According to the U.S. Dietary Guidelines published in 2000, a 5-ounce glass of wine contains, on average, about 100 calories, but that varies by the type of wine and the alcohol content. The U.S. Department of Agriculture also reports that a 5-ounce glass of wine has about 0.8 to 1.8 grams of carbohydrates.
Large, nationally distributed brands with mass appeal are most likely to benefit by appealing to customers looking for calorie and carbohydrate information. But companies such as E. & J. Gallo, Kendall-Jackson Wine Estates, Robert Mondavi Corp. and Trinchero Family Estates (the owner of Sutter Home) said they had no immediate plans to put the information on their labels. Allied Domecq, which owns California brands such as Buena Vista and Clos du Bois, reported that it was only in the earliest of planning stages and was having some of its wines analyzed.
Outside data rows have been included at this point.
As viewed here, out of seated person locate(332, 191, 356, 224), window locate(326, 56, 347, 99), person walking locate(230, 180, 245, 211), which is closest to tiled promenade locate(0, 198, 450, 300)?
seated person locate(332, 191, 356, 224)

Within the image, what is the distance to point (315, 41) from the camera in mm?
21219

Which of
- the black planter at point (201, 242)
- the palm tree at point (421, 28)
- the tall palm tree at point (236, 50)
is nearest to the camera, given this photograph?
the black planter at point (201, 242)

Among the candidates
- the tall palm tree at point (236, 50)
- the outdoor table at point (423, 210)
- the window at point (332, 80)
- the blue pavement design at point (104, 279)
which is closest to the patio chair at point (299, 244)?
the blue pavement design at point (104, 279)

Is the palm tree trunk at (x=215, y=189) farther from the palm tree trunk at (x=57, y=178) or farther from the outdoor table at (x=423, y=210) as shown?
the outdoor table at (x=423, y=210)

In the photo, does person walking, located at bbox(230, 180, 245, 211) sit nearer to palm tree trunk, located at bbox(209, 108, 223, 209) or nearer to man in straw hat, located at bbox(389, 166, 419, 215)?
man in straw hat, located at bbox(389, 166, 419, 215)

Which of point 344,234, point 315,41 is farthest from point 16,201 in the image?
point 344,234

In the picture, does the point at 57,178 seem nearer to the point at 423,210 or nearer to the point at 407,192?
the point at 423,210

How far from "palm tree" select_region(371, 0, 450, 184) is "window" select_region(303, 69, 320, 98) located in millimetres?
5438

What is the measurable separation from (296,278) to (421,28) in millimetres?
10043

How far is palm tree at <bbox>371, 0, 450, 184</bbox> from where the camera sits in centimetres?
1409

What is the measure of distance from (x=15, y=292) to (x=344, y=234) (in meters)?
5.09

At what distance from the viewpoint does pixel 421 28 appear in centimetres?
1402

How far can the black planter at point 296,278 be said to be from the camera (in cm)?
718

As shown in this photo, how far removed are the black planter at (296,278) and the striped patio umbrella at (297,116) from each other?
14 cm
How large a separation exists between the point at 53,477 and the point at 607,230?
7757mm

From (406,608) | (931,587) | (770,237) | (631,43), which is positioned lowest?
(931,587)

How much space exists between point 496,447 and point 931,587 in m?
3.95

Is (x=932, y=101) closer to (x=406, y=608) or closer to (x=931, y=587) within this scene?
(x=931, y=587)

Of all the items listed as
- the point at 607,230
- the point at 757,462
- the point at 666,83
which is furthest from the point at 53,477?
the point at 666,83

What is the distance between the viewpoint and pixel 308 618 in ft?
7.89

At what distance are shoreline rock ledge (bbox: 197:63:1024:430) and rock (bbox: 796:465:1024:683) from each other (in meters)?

"Diageo intends to take a leadership position in terms of providing macronutritional information to consumers," said Chadwick. He noted that the company's research had shown that consumers want details about carbohydrates, protein, fat and serving size.
BV Coastal, Sterling Vintners Collection and the new Century Cellars brand all meet the TTB's new definition for "low-carb," according to Chadwick. "We started with those brands because they are high-volume brands with consumer appeal. As this progresses, we'll evaluate how we move forward."
Diageo Chateau & Estate Wines will soon begin producing bottle neckers and in-store displays with the calorie and carbohydrate information. For example, point-of-sale materials for the 2002 BV Coastal Estates Chardonnay will state that the wine contains 3 grams of carbohydrates, 124 calories, 0 grams of fat and less than 1 gram of protein per 5-ounce serving.
Diageo, which also owns beer and spirits brands, announced late last year that it would begin including more nutritional information on some of its products. Now it's also launching a print campaign advertising that several of its spirits brands -- Smirnoff vodka, Crown Royal, Johnnie Walker and Tanqueray gin -- have zero carbohydrates.